**The problem**: In the copy, include every entry exactly but none of its images.
:: Material for this exercise
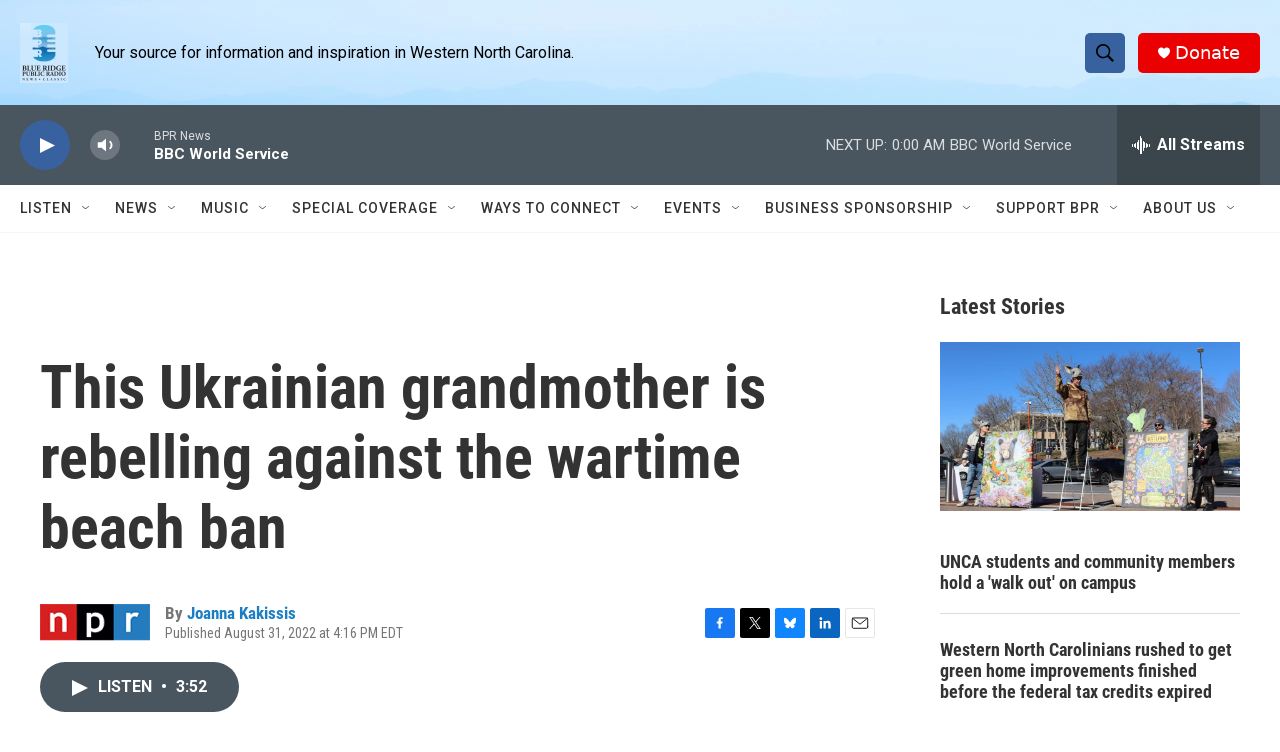

--- FILE ---
content_type: text/html; charset=utf-8
request_url: https://www.google.com/recaptcha/api2/aframe
body_size: 268
content:
<!DOCTYPE HTML><html><head><meta http-equiv="content-type" content="text/html; charset=UTF-8"></head><body><script nonce="5LZkD1o_OZQoaZPMVDhY-g">/** Anti-fraud and anti-abuse applications only. See google.com/recaptcha */ try{var clients={'sodar':'https://pagead2.googlesyndication.com/pagead/sodar?'};window.addEventListener("message",function(a){try{if(a.source===window.parent){var b=JSON.parse(a.data);var c=clients[b['id']];if(c){var d=document.createElement('img');d.src=c+b['params']+'&rc='+(localStorage.getItem("rc::a")?sessionStorage.getItem("rc::b"):"");window.document.body.appendChild(d);sessionStorage.setItem("rc::e",parseInt(sessionStorage.getItem("rc::e")||0)+1);localStorage.setItem("rc::h",'1768618564950');}}}catch(b){}});window.parent.postMessage("_grecaptcha_ready", "*");}catch(b){}</script></body></html>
::::
**Answer for this exercise**:
--- FILE ---
content_type: text/html; charset=utf-8
request_url: https://www.google.com/recaptcha/api2/aframe
body_size: 268
content:
<!DOCTYPE HTML><html><head><meta http-equiv="content-type" content="text/html; charset=UTF-8"></head><body><script nonce="5LZkD1o_OZQoaZPMVDhY-g">/** Anti-fraud and anti-abuse applications only. See google.com/recaptcha */ try{var clients={'sodar':'https://pagead2.googlesyndication.com/pagead/sodar?'};window.addEventListener("message",function(a){try{if(a.source===window.parent){var b=JSON.parse(a.data);var c=clients[b['id']];if(c){var d=document.createElement('img');d.src=c+b['params']+'&rc='+(localStorage.getItem("rc::a")?sessionStorage.getItem("rc::b"):"");window.document.body.appendChild(d);sessionStorage.setItem("rc::e",parseInt(sessionStorage.getItem("rc::e")||0)+1);localStorage.setItem("rc::h",'1768618564950');}}}catch(b){}});window.parent.postMessage("_grecaptcha_ready", "*");}catch(b){}</script></body></html>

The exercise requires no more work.